# EXERCISE PROMPT:
Extend the forum thread about adding field expanders to DICOM de-identification recipes, starting right after its last sentence.

# PASSAGE TO READ:

>> BEGIN

Additional field expanders #87

Closed howardpchen closed 5 years ago

howardpchen commented 5 years ago

My group's use case includes passing a function to all DICOM Tags to check for certain PHI words/phrases. Noticed that while we can do startswith and endswith, there isn't an easy way to apply func:my_function on most or all of the DICOM tags. Would it be of interest if I expanded the deid/dicom/fields.py functionality (e.g. add expander words like "all," "contains," "allexcept" etc) and sent out a pull request? Thanks!

vsoch commented 5 years ago

I think we do have a use case for this, I released it recently - see this example https://github.com/pydicom/deid/tree/master/examples/dicom/header-manipulation

I think perhaps the addition you would need is a way to apply the function to ALL tags? Right now, the use case is for a specific tag like:

REPLACE StudyInstanceUID func:generate_uid

and then you would pass into the items dictionary like:

for item in items:
    items[item]['generate_uid'] = generate_uid

Maybe something like this would work to specify all tags?

REPLACE * func:clean_data

And you would still add it

for item in items:
    items[item]['generate_uid'] = clean_data

Does the * seem appropriate to indicate all tags? or should we have a keyword ALL (assuming that it's never going to be an actual tag :OP)

REPLACE ALL func:clean_data

As a developer * is more intuitive, but for users that aren't programmers ALL might be a better choice. What do you think?

vsoch commented 5 years ago

If you have something very specific / custom you could also just run it over the fields after you extract them, e.g.,

new_items = dict()
for field, value in items['items']:
    new_items[field] = func(value)   
items['items'] = new_items
howardpchen commented 5 years ago

Agree that * is less intuitive to non programmers, who seem to be the key target audience for the Recipes mechanics.

>> END

# INFORMATION PROVIDED:
>> BEGIN

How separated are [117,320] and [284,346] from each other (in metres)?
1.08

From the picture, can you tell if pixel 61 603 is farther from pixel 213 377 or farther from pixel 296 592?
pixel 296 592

>> END

# EXERCISE OUTPUT:
I was thinking to leverage existing field expander mechanism which can handle

REPLACE allFields: func:clean_data

with a few extra lines:

    if expander.lower() == "endswith":
        fields = [x for x in contenders if x.endswith(expression)]
    elif expander.lower() == "startswith":
       fields = [x for x in contenders if x.startswith(expression)]
    elif expander.lower() == "contains":
        fields = [x for x in contenders if expression in x]
    elif expander.lower() == "allfields":
        fields = contenders

The code also includes a 'contains' in addition to endswith and startswith. The use case is for something like Date and DateTime:

JITTER contains:Date 123

Covers both fields like StudyDate and AcquisitionDateTime. Something else that tends to be in the middle of a field is "SOP" like Referenced SOP Class UID in File:

REMOVE contains:SOP

howardpchen commented 5 years ago

Actually re: all fields I think it does make more sense to do it without the colon for the user, as you suggested:

REPLACE ALL func:clean_data

I feel pretty good that All won't become a standard DICOM tag soon :)

vsoch commented 5 years ago

With the last amendment, I agree on all fronts! It wouldn't be good to have something like

JITTER allFields: 123

to indicate all fields, because we would want to catch that as an error that the user possibly parsed the command incorrectly.

vsoch commented 5 years ago

I'm having dinner now, but I'll be happy to put this in for you tomorrow (unless you get to it first!) Thanks for the good suggestion.

vsoch commented 5 years ago

hey @howardpchen ! I've done a PR to work on this issue. Would you be able to review when you get a chance? https://github.com/pydicom/deid/pull/88 No rush, it's Sunday firstly, and I'm going to go out for a run and will be back later anyway :) Happy weekend!